Assim como Michele, a Leticia Freitas, de 23 anos, cria do Parque Capuava, em Santo André, e é outra empreendedora de sucesso. Mãe da Maria Julia Freitas, de 1 ano e 10 meses, ela é proprietária de duas lojas que levam o seu nome: uma dedicada para roupas e calçados femininos, e outra somente de acessórios, ambas físicas e na quebrada onde nasceu e cresceu.
Em junho de 2020, ela inaugurou uma loja física, que ganhou o nome de “Letícia Freitas Moda Feminina”. Então além do atendimento online e entregas via motoboy, ela começou a atender de forma física. O sucesso foi tanto, que uma segunda loja de roupas foi aberta poucos meses depois em um Shopping Popular da região, mas por ter uma filha ainda bebe, ela não conseguiu conciliar e administrar tudo.

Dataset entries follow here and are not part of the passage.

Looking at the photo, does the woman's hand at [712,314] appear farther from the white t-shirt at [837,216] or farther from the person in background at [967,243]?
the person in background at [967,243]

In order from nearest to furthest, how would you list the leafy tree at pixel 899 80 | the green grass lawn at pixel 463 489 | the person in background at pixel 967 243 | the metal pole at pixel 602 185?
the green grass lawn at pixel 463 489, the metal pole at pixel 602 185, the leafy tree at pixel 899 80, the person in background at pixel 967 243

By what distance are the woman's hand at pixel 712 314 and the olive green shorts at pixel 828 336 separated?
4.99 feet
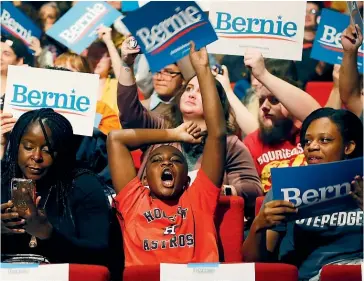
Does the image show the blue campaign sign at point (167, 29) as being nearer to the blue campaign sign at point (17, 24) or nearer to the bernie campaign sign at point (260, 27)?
the bernie campaign sign at point (260, 27)

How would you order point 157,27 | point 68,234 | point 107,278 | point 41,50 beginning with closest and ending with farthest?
1. point 107,278
2. point 68,234
3. point 157,27
4. point 41,50

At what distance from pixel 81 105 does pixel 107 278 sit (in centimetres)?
106

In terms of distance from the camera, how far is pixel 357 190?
4.47 m

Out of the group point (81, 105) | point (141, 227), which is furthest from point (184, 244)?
point (81, 105)

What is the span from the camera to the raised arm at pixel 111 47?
15.9 feet

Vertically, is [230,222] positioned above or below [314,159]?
below

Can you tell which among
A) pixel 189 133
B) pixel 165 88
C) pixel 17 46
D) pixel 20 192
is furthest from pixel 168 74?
pixel 20 192

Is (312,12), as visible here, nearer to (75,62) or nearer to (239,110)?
(239,110)

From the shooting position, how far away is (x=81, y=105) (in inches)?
186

Grávida e desempregada, Leticia precisava de uma forma para se manter financeiramente e se preparar para a chegada de sua filha. Por isso, em novembro de 2019, ela começou a buscar roupas no Brás por encomenda e revender de porta em porta na quebrada em que mora, divulgando tudo em grupos nas redes sociais. E, quem acha que a gravidez fez Leticia parar, se enganou. Mesmo com o barrigão, ela andava por toda a região do Brás e passava noites nas filas de lojas de marcas que fazem sucesso na quebrada, como “Pimenta Doce” e “Sal e Pimenta”.
O outro lado da moeda, que é preciso refletir
Além disso, também são elas que mais enfrentam a jornada dupla, pois além da vida de empreendedora, assumem os cuidados da casa e dos filhos. Não é atoa que muitas dessas mulheres escolhem abrir seu próprio negócio na quebrada onde moram, assim ficam perto de ambas as responsabilidades, como é o caso de Michele e Leticia. Por isso, também além de valorizar o corre delas, é importante mostrar como a caminhada de uma mulher na sociedade é difícil, sendo periférica, mais ainda.
“Quando eu engravidei não tinha opção, ou eu vendia roupa ou então ficava desempregada, porque ninguém ia querer contratar uma grávida, ninguém ia me registrar ou algo do tipo. Então o que eu podia fazer no momento era vender roupa, e assim que comecei, fui no Brás grávida buscar algumas encomendas e divulgar nos grupos do Facebook”, conta Letícia.
Na mesma batida, cruzando histórias, a dona da Miih Modas também enfrentará isso. Ir ao Centro de São Paulo buscar mercadoria não é fácil, imagina fazer todo o trajeto do Capão Redondo até o Brás grávida? É isso que Michele faz praticamente toda semana. “É uma loucura final de ano, mal você se alimenta e vê sua família, pois não dá. Brás é pra quem tem coragem mesmo. Lá é bem cheio mesmo, tem que ter paciência”, conta a empreendedora.
Muita das vezes, não se para pra pensar na correria dessas minas. Tem gente que dá preço, desmerece e não compreende o quão guerreiras elas são. “Muita gente pensa que é só chegar lá no Brás e comprar mas não, é muito complicado. Tem encomendas a gente fica 3, 4 ou 5 se brincar até 10 dias na fila, só pra conseguir uma mercadoria, e quando eu não consigo ir pra dormir porque eu tenho uma neném, tem que pagar pra alguma pessoa ficar na fila e paga bem carinho, e às vezes você ainda nem consegui as mercadorias”, encerra Letícia.